Task directions = Without the pictures, output the records below exactly as they are.

Extracted data =
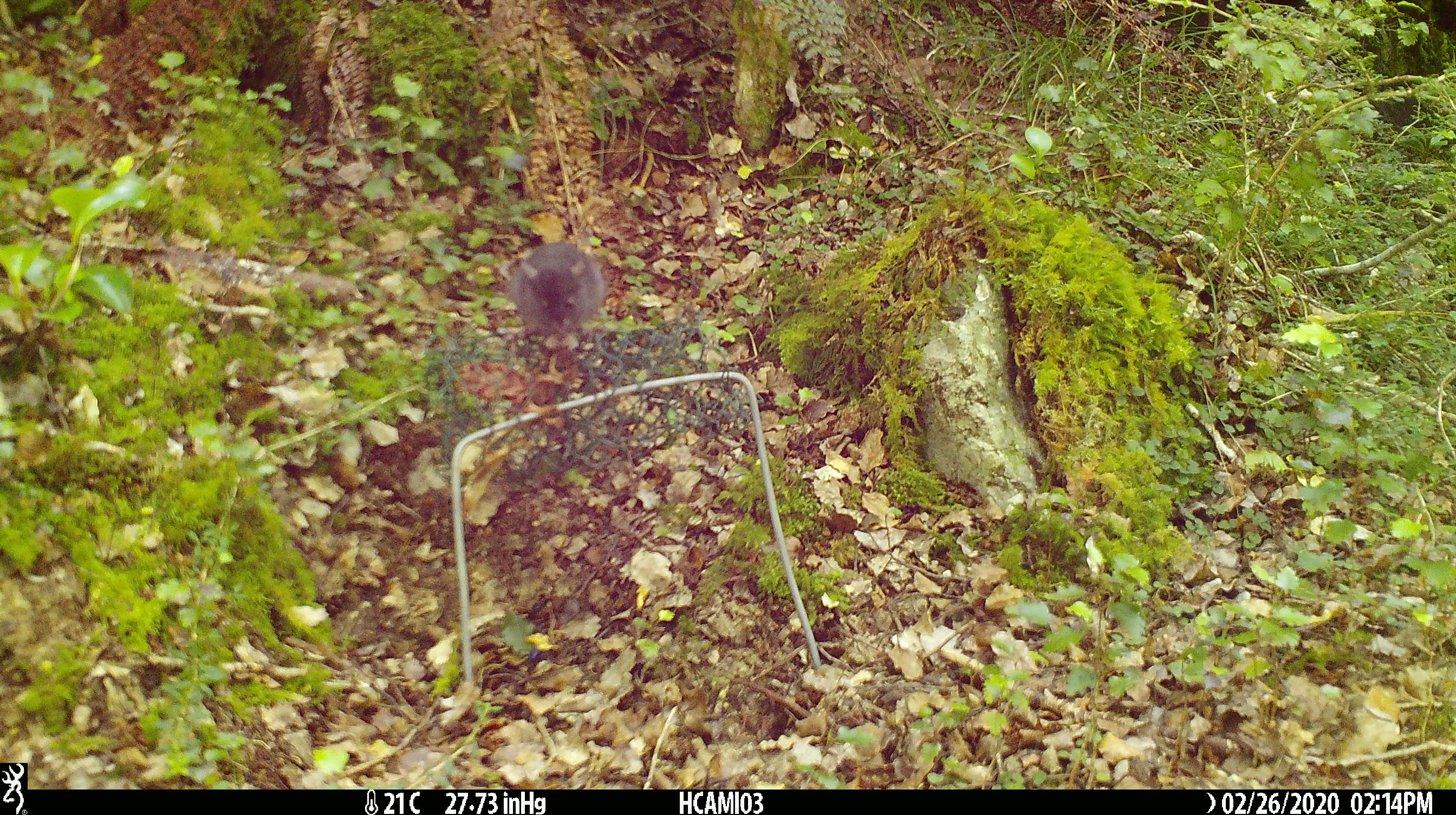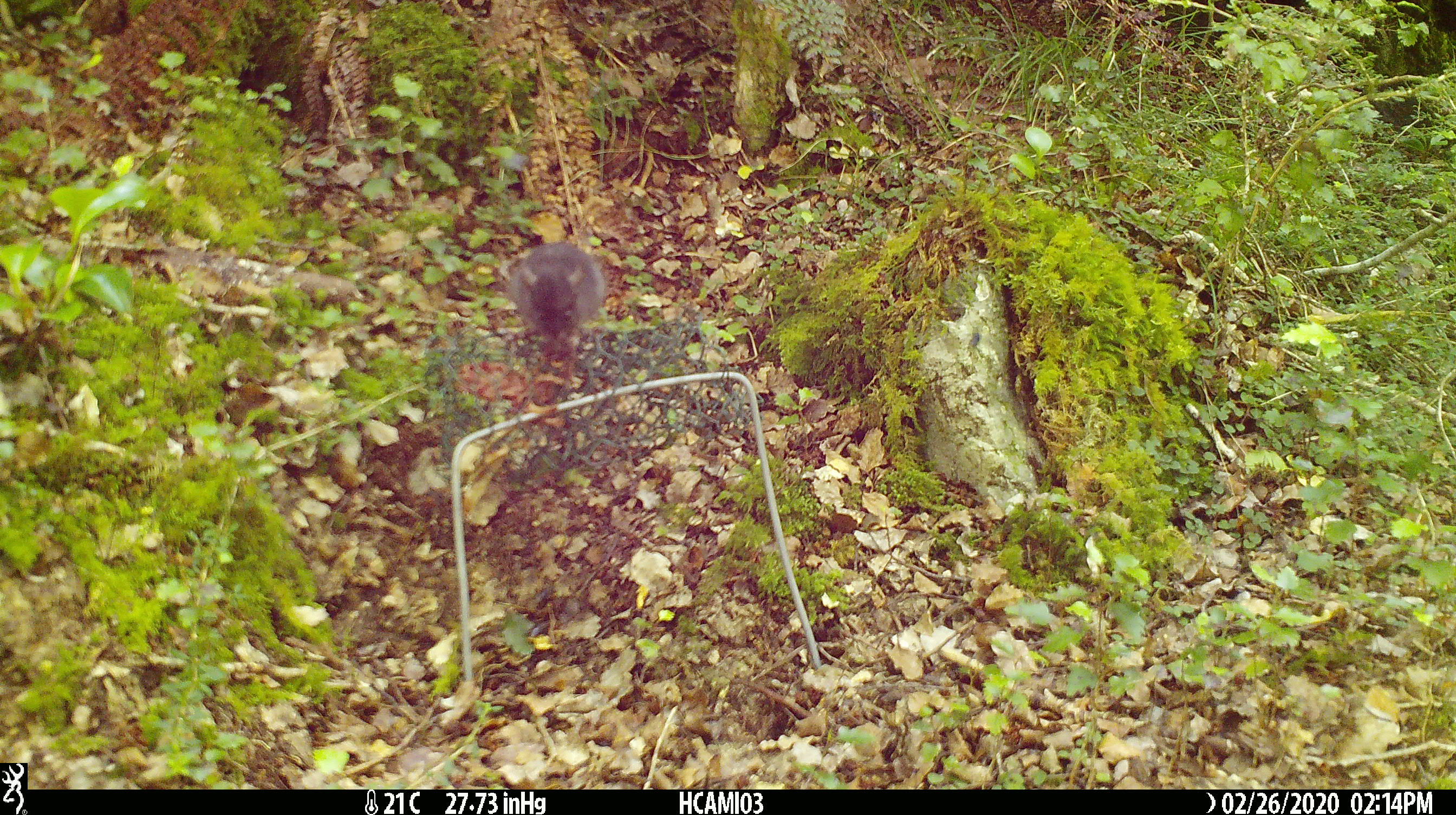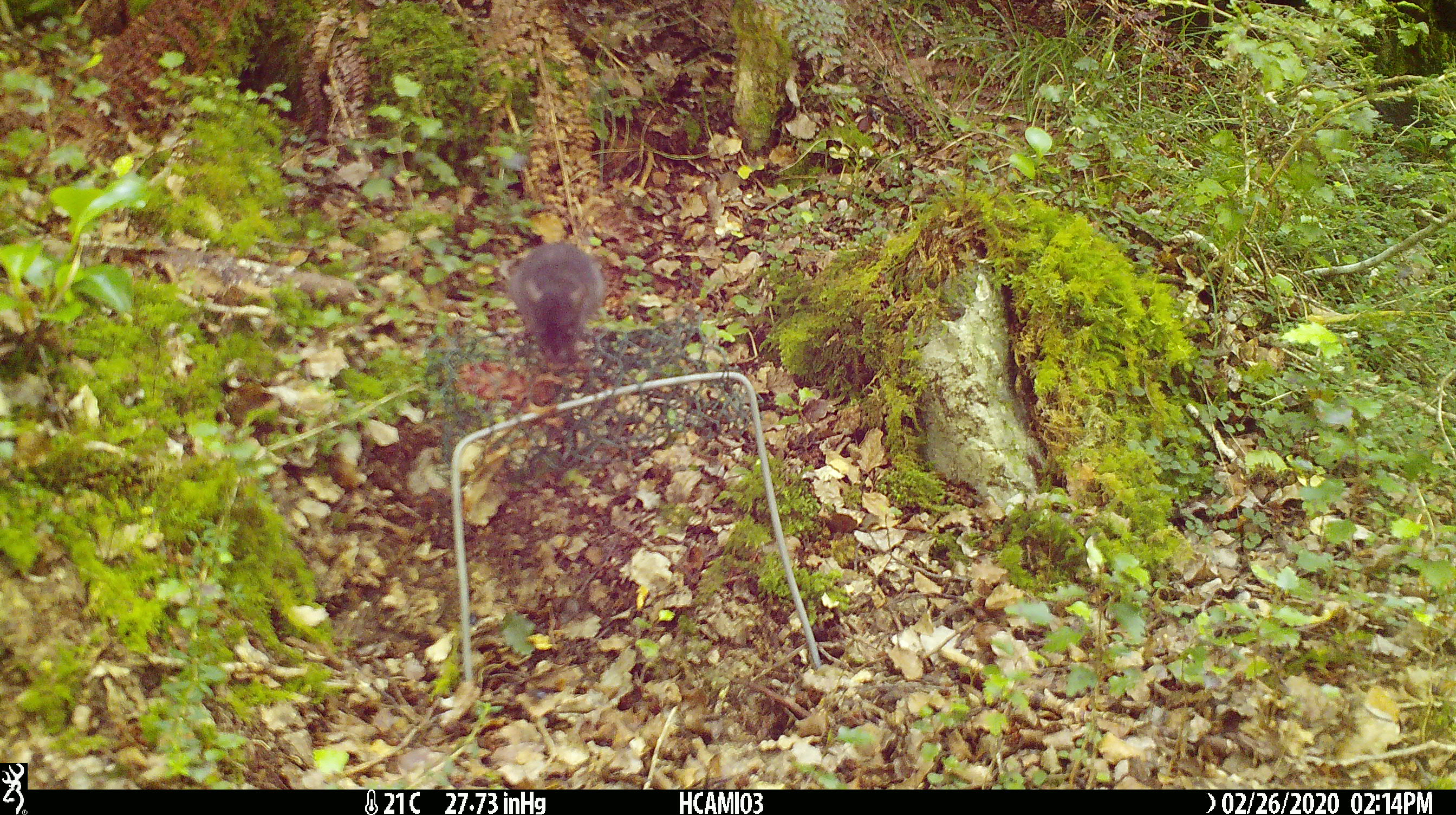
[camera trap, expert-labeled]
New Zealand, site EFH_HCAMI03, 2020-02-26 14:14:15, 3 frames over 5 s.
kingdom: Animalia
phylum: Chordata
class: Mammalia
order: Rodentia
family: Muridae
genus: Mus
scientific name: Mus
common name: mouse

Result for this task =
[camera trap, expert-labeled]
New Zealand, site EFH_HCAMI03, 2020-02-26 14:14:15, 3 frames over 5 s.
kingdom: Animalia
phylum: Chordata
class: Mammalia
order: Rodentia
family: Muridae
genus: Mus
scientific name: Mus
common name: mouse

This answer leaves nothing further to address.